Trecho do livro “Credo, que delícia!”, José Roberto Pereira.

O lançamento do livro de José Roberto Pereira “Credo, que delícia!”, desde a capa, supera todas as expectativas e ultrapassa a sensação esperada pela leitura do título. É muito mais que uma delícia. Com delicadeza e atenção aos detalhes, o livro é uma união não apenas de crônicas e contos, mas de tudo aquilo que vivemos de melhor quando não há ninguém nos olhando. Situações rotineiras, demonstrações de carinho e muito humor estão presentes nesse compilado de vivências que arrancam risadas e provocam reflexões sobre a maneira como nos relacionamos com nossos momentos diários.

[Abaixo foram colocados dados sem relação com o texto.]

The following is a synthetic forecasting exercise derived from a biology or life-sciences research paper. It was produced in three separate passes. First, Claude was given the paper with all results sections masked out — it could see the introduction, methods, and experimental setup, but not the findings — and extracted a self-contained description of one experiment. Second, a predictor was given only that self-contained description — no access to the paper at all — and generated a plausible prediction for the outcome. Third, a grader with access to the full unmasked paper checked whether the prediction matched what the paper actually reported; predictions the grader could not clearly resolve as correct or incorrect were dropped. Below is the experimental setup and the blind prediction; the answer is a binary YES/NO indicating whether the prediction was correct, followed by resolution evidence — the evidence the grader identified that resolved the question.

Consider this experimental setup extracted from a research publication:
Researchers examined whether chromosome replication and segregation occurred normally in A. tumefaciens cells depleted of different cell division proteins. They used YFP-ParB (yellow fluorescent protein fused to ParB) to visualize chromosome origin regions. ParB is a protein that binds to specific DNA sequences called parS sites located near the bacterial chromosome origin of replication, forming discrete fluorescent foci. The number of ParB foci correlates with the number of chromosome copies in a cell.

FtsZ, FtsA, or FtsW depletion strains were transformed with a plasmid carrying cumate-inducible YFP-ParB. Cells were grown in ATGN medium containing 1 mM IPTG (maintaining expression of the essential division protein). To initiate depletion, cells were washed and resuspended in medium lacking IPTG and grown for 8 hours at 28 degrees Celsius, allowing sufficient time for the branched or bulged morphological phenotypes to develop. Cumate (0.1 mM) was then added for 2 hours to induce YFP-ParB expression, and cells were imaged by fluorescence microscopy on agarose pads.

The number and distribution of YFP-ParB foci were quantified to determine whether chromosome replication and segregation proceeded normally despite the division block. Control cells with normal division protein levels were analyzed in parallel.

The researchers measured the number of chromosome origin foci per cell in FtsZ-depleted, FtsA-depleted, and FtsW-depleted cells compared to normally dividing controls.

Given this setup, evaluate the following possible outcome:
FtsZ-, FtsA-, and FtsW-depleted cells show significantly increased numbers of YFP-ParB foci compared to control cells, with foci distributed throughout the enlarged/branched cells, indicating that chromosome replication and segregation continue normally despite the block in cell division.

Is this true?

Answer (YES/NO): NO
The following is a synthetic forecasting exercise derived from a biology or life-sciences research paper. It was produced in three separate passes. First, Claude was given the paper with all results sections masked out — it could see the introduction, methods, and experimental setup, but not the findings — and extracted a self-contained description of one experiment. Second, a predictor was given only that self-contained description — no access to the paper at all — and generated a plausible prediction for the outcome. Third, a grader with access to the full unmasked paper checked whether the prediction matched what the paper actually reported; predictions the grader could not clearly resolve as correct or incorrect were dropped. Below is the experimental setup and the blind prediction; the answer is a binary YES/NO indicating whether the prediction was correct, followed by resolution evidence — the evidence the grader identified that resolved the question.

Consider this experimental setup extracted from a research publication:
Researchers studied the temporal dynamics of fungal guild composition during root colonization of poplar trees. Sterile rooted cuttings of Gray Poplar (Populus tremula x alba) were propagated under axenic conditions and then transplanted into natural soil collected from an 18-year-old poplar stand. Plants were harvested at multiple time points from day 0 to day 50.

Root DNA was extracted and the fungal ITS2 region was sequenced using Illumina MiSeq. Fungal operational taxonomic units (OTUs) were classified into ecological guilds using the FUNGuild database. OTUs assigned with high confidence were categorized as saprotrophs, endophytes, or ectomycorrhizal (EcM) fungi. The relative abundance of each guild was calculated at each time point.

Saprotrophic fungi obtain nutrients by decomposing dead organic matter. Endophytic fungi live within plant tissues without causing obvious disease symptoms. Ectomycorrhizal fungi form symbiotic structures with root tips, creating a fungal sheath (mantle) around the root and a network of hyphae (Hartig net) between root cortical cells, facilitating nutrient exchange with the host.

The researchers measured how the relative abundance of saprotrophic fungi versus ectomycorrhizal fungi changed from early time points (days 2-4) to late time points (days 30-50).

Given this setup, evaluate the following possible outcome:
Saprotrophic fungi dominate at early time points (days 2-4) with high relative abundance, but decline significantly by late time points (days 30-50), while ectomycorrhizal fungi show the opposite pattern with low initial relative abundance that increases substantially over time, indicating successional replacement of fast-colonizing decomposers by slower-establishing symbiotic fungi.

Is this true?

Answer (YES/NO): YES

A produção literária também é uma prova de que tanto a arte quanto o artista resistem. Eles resistem não apenas durante o período em que vivemos. É evidente que novas dificuldades surgiram no contexto da arte durante a pandemia. Eles também resistem a todos os desafios da atualidade. Beneficiado pela Lei Aldir Blanc/Minas Gerais e com selo da editora Mosaico, José Roberto Pereira divide com o leitor – sem custo algum – o seu olhar sobre o mundo, visando estimular leitura como uma das principais ferramentas responsáveis pela emancipação do ser humano e como ferramenta de aprimoramento do senso crítico. Por essa ótica, partindo da distribuição gratuita do livro “Credo, que delícia!", que conta com linguagem acessível e muito humor, somos instigados a conhecer novas histórias e a nos reconhecer em cada página do livro. E é por isso que sua produção também é pura poesia. Poesia que toca cada um de nós, despertando nossos sentimentos em cada entrelinha, na descrição de acontecimentos cotidianos e nas fotografias escolhidas. Com leveza, nos aproximamos do autor e de sua arte e nos emergimos em recordações. José Roberto Pereira traz consigo não apenas histórias que nos entusiasmam, mas que também nos inspiram, como bem escreveu Malluh Praxedes, responsável pelo texto que está na “orelha” do livro.

Não é precoce a afirmação de que “Credo, que delícia!” será sucesso garantido nas mãos de quem o pegar para lê-lo. O autor se empenhou em dar atenção a cada detalhe da obra. Atenção que, à vezes, não damos ao nosso dia a dia porque estamos ocupados demais para notar a vida borbulhando em nosso entorno. Ao ler “Credo, que delícia!”, somos lembrados, a cada conto ou crônica, que a vida é breve; mas a arte, longa e transformadora. Ela se torna um lembrete de que vivemos, todos os dias, criando inúmeros motivos para sermos felizes.“Feliz no tempo presente”, como escreveu o autor no conto “Amar sem tempo verbal”.                

      


Por Rita de Cássia Santos Soares

(Ex-aluna de José Roberto Pereira / Colégio Sagrado Coração de Maria / Pará de Minas)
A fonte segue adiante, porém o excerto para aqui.